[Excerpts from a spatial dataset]
◇ ◇ ◇ ◇ ◇

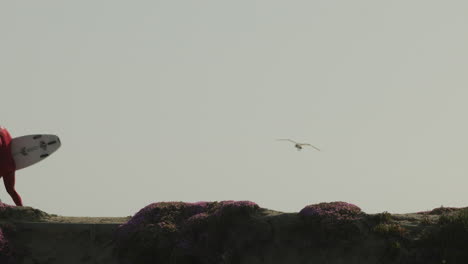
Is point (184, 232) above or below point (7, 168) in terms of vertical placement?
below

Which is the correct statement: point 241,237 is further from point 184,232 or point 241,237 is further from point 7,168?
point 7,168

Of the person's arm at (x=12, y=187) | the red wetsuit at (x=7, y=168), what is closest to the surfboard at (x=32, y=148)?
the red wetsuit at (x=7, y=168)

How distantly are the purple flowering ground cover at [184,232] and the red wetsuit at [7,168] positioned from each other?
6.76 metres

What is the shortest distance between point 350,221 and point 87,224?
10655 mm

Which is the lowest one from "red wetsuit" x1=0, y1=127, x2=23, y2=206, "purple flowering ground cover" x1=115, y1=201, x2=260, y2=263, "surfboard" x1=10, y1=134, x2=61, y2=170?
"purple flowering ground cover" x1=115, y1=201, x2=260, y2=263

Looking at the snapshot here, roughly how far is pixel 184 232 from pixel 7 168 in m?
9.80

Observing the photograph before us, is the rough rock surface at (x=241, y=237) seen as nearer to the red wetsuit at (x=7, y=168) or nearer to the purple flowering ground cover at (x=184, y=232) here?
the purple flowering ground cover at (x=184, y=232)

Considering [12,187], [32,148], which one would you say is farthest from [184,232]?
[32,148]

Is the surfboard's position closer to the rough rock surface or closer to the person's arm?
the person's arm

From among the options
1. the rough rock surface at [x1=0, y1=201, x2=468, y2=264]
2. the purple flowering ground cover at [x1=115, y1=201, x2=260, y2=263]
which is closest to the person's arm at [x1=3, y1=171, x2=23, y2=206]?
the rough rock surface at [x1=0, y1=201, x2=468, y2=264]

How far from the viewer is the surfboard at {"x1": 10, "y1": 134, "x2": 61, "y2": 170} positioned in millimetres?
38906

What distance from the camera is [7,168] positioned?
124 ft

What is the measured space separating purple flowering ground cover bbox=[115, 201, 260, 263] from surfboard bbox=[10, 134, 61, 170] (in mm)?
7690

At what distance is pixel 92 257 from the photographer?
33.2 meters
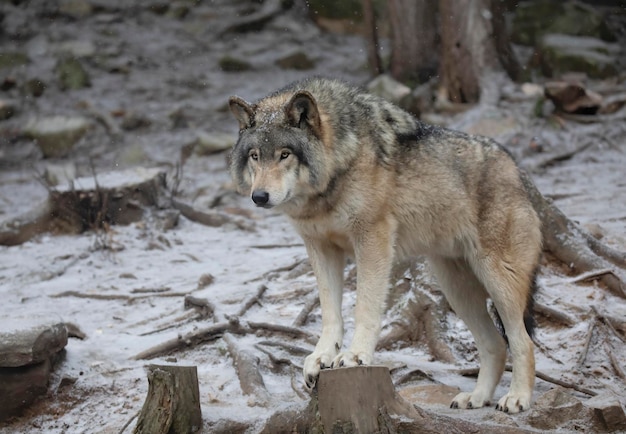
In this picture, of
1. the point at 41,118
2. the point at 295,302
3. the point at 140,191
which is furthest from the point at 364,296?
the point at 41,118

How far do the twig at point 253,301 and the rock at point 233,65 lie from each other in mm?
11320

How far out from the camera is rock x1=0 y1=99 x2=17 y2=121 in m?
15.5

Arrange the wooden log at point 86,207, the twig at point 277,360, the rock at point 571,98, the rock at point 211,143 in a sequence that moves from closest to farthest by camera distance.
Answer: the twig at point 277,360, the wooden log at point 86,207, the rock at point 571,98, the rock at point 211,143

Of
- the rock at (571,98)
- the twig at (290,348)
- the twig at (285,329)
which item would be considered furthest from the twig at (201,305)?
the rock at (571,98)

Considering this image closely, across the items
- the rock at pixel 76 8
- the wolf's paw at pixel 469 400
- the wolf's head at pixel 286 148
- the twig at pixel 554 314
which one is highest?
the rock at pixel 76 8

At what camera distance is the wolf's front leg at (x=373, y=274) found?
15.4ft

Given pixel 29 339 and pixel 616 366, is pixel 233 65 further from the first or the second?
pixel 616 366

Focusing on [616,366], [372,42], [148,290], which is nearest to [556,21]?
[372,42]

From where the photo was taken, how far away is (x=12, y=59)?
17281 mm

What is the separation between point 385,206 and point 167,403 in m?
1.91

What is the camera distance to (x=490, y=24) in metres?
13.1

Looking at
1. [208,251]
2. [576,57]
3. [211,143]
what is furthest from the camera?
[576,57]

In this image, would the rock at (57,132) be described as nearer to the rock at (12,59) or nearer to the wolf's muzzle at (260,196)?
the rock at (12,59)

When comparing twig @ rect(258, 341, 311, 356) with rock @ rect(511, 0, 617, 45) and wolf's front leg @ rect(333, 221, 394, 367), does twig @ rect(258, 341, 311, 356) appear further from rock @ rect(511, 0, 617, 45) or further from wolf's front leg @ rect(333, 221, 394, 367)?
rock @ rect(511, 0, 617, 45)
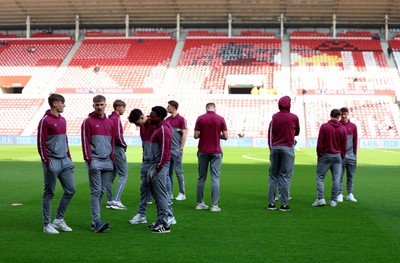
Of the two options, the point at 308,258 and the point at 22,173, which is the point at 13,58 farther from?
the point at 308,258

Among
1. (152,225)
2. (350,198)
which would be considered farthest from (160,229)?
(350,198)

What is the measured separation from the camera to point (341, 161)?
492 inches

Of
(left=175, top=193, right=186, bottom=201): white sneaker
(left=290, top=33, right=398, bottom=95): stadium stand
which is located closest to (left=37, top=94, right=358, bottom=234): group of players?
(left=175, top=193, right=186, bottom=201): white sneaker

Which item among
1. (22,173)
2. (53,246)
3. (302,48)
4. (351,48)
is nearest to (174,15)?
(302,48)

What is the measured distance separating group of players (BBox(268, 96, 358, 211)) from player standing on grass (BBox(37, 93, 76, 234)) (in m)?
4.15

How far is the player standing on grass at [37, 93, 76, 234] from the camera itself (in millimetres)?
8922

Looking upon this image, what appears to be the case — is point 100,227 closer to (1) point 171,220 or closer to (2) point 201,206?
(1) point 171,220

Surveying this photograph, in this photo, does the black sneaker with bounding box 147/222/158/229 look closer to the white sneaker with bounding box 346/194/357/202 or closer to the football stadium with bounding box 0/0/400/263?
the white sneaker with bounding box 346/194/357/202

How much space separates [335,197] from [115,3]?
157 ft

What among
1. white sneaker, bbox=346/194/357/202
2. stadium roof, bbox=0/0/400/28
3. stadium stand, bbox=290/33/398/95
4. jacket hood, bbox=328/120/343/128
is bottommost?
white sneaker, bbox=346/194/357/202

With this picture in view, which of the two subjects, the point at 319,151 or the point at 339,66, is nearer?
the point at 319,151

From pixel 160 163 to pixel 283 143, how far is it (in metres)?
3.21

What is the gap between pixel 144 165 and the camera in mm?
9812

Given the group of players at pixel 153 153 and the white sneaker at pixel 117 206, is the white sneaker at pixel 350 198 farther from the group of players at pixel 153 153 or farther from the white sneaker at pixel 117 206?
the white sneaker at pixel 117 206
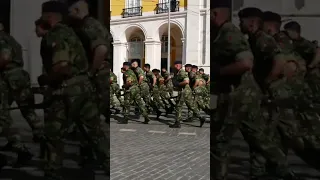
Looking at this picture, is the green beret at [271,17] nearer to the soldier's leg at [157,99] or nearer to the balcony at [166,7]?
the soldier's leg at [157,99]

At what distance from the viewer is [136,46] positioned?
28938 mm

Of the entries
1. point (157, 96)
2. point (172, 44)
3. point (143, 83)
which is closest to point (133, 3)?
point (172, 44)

◇ ◇ ◇ ◇ ◇

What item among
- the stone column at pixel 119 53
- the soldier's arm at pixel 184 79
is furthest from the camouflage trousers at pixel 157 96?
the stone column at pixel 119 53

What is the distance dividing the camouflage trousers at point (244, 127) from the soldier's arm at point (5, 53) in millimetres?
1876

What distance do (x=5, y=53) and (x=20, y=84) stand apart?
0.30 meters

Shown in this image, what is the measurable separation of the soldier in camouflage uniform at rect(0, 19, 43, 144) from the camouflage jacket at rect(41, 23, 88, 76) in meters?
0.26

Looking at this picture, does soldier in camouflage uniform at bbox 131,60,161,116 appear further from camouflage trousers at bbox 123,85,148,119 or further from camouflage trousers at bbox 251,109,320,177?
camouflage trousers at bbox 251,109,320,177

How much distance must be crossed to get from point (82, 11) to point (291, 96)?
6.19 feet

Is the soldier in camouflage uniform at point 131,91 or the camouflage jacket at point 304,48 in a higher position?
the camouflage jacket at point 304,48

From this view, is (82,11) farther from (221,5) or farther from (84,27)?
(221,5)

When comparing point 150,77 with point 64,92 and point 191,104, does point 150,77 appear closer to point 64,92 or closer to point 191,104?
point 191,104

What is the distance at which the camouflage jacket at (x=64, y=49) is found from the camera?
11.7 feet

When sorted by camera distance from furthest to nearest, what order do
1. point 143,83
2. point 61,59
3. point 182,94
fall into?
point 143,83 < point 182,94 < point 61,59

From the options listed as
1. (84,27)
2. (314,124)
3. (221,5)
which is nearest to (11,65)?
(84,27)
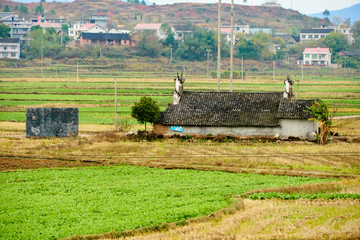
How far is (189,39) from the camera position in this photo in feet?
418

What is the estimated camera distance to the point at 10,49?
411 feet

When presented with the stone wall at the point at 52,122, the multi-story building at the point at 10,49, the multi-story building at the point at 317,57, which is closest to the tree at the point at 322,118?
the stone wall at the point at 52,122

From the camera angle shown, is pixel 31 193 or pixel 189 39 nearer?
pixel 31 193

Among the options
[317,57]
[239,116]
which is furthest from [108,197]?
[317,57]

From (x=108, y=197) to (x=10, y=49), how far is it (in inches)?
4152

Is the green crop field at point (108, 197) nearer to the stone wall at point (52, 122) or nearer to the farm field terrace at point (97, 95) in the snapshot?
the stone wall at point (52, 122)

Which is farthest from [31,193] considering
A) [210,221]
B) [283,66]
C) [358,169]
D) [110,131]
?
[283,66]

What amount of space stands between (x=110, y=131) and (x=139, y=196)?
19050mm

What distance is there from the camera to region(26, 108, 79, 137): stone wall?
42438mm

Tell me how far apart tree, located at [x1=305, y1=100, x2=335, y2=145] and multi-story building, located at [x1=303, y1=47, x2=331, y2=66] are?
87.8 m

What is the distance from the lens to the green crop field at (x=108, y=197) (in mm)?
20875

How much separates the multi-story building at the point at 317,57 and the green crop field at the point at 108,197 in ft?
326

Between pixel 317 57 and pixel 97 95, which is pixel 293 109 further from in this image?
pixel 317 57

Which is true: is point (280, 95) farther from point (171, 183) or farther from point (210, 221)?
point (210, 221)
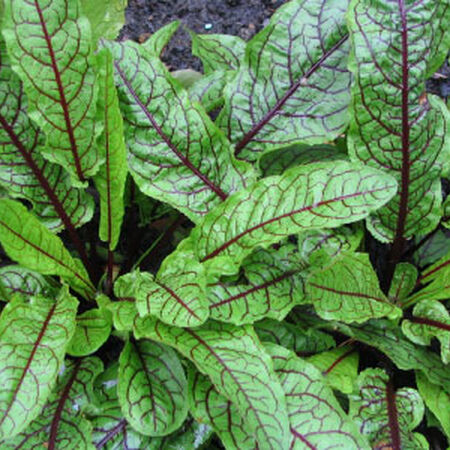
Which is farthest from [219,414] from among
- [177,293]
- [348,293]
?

◇ ◇ ◇ ◇ ◇

Filter the listing above down to every line containing the word "considered", keeping each matching line unchanged. The match is case-sensitive.

*ANSWER FOR THE TASK*:
which item would be considered furthest from the twig at (201,305)?
which would be considered farthest from (160,229)?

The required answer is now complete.